The person stepped out in front of Eric. “Oh, you,” Eric said, “How ya doin‘? Is there anything I can help you with?” Strange. Eric didn’t know what this individual could be doing out here— and that funny look on the face …

Eric noticed the glint of metal a second too late.

He tried to step back, get out of its way, instead tripped on a rod under his feet. It had to be the end of the rake. He lifted an arm to ward off the blow. No good.

Suddenly his hand wasn’t there any more. Just a bleeding stump, discharging gallons of his precious bodily fluids. His bowels opened out of shock and his pants were soaked with urine.

Then the axe came down a second time and chopped his head in half.

 

Chapter 32

Jerry Hardington felt sick to his stomach.

It always happened when he had a fight with Gloria. He’d think about what it would be like if he lost her, if she was no longer a part of his life, and it made him ill, absolutely nauseous.

He knew no one would ever believe it, but he loved her. Old. Fat. Her career on the decline. For he knew he was Gloria’s only source of pride and achievement.

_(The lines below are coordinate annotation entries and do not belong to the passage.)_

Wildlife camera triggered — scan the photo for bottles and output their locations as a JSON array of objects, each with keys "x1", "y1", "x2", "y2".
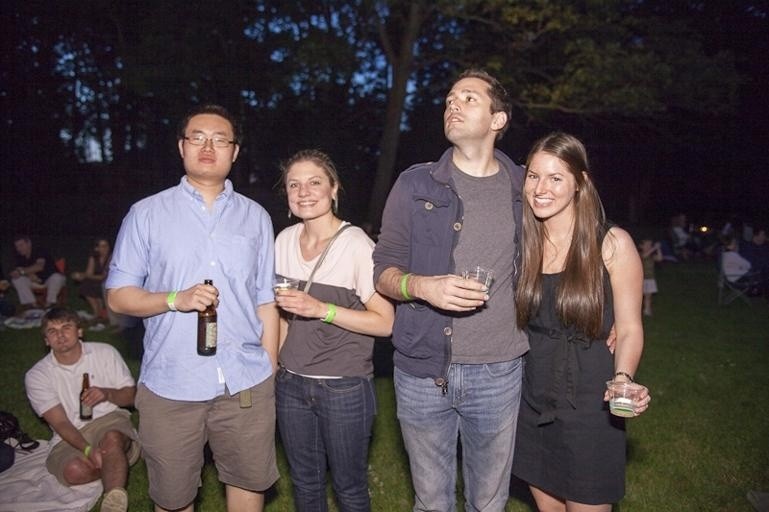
[
  {"x1": 196, "y1": 280, "x2": 217, "y2": 356},
  {"x1": 79, "y1": 374, "x2": 93, "y2": 422}
]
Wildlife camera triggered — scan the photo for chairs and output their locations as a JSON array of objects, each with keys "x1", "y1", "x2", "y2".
[{"x1": 717, "y1": 271, "x2": 754, "y2": 308}]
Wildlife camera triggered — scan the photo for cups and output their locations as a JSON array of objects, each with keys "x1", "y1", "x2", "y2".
[
  {"x1": 271, "y1": 278, "x2": 301, "y2": 296},
  {"x1": 461, "y1": 266, "x2": 495, "y2": 298},
  {"x1": 607, "y1": 381, "x2": 644, "y2": 418}
]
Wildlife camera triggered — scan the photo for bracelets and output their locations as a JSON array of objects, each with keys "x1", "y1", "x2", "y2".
[
  {"x1": 401, "y1": 270, "x2": 413, "y2": 300},
  {"x1": 321, "y1": 302, "x2": 335, "y2": 324},
  {"x1": 83, "y1": 445, "x2": 91, "y2": 458},
  {"x1": 166, "y1": 291, "x2": 177, "y2": 312},
  {"x1": 611, "y1": 372, "x2": 633, "y2": 383}
]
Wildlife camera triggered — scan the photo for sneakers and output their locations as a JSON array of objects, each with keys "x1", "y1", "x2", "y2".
[{"x1": 101, "y1": 486, "x2": 129, "y2": 512}]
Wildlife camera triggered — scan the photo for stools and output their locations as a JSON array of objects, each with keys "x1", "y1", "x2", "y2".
[{"x1": 32, "y1": 285, "x2": 68, "y2": 306}]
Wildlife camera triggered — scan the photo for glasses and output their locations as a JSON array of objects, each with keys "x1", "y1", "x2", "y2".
[{"x1": 184, "y1": 135, "x2": 238, "y2": 150}]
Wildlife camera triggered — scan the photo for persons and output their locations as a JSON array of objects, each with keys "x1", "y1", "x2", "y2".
[
  {"x1": 637, "y1": 211, "x2": 769, "y2": 316},
  {"x1": 371, "y1": 70, "x2": 617, "y2": 512},
  {"x1": 510, "y1": 132, "x2": 652, "y2": 512},
  {"x1": 274, "y1": 150, "x2": 396, "y2": 512},
  {"x1": 103, "y1": 102, "x2": 282, "y2": 512},
  {"x1": 24, "y1": 307, "x2": 140, "y2": 512},
  {"x1": 0, "y1": 233, "x2": 112, "y2": 326}
]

She’d taken this starving, lonely, struggling young pretty boy out of his series of sleazy hotels and furnished rooms, and saved him from despair and desperation. He had been one of the thousands of Manhattan’s hopeful young actors, one of the less talented ones. His dream had been at the point of expiration that night Gloria met him at that party, made it clear that she found him attractive. She had introduced him to countless talent scouts and agents and producers, all to no avail. Pretty faces were, quite literally, a dime a dozen. But she had tried her best. Little did she realize that what she
had
done for him was so much more important. She’d made him feel wanted and needed for other than physical reasons, though she certainly got her pound of flesh and offered no apology for it. But she knew and accepted his many faults and loved him in spite of them. She recognized the shy interior underneath the cocky exterior. His world was a lot less lonely after meeting her. In some small way, she had made him feel important.

So there he was, walking down the beach, tears in his eyes, knowing he had hurt her once again. He recalled the last time it had happened. “It doesn’t mean I don’t love you,” he had told her. “Sometimes I just—I just have to cut loose. I have to remember what it feels like to be with somebody my own age. It doesn’t mean that I don’t love you. You’re the only person I’ve ever been committed to. The only person I ever will be.”

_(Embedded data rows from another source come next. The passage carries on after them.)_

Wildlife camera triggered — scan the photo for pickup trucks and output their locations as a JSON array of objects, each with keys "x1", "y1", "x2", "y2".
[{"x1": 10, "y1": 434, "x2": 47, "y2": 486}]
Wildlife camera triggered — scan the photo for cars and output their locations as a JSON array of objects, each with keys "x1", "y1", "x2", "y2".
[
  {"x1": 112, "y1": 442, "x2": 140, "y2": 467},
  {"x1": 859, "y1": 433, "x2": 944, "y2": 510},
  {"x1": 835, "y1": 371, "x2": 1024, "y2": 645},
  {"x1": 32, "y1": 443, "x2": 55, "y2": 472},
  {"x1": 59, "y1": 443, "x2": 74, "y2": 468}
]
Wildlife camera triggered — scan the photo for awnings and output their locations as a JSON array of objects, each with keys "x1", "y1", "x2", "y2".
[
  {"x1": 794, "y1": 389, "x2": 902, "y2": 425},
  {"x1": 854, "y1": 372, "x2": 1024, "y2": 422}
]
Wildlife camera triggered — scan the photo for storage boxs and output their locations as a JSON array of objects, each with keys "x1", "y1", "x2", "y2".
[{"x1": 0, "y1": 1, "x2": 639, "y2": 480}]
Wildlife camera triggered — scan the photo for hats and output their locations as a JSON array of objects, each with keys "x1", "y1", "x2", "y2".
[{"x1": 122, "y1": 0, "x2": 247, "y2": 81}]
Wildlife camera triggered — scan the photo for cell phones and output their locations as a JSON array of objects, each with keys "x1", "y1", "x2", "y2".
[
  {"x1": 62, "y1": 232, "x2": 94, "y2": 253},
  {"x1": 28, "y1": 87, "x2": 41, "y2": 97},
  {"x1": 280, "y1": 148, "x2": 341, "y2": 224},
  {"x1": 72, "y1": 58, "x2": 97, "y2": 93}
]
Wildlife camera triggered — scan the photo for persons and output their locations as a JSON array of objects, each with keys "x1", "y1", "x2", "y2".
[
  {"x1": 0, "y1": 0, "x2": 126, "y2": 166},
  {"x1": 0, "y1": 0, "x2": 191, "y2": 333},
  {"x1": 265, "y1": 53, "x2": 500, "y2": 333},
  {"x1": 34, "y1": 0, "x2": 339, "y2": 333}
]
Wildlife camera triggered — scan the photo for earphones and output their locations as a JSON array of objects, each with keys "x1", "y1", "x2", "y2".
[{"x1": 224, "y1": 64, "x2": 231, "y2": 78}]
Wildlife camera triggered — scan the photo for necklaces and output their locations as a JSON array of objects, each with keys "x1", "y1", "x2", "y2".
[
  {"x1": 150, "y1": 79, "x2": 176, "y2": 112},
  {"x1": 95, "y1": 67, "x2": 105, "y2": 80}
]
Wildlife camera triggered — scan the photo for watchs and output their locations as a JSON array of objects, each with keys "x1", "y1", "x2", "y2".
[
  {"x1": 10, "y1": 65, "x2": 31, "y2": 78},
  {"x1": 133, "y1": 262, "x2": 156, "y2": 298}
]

And he had meant every word. He knew that Gloria believed most of what he said some of the time, some of what he said most of the time, and all of what he said none of the time. She still believed her chief appeal for him was her financial support, but she was wrong. Dead wrong. Gloria Bordette was the only person he really cared about. Sure, he’d be out on a financial limb if she broke with him, but that was secondary. Most of all he needed her emotional support.

He could see her footprints in the sand, erratic, winding this way and that. He could picture her running all the way, her heart beating furiously, tears streaming down her face, feeling old and useless, unwanted and ugly. And he hated himself for having made her feel that way.

He had tried his best to stay out of Cynthia’s clutches, but knew he couldn’t lay all the blame on her. He hadn’t tried as hard as he might have. Gloria had accepted that he might now and then have an occasional encounter with a sweet young thing, but she was right—he should not have done it here. Damn that Anton! Jerry was going to break the pianist’s fingers for this. Not because Anton had gotten him in trouble, but because he’d caused Gloria pain. For that Anton was going to suffer.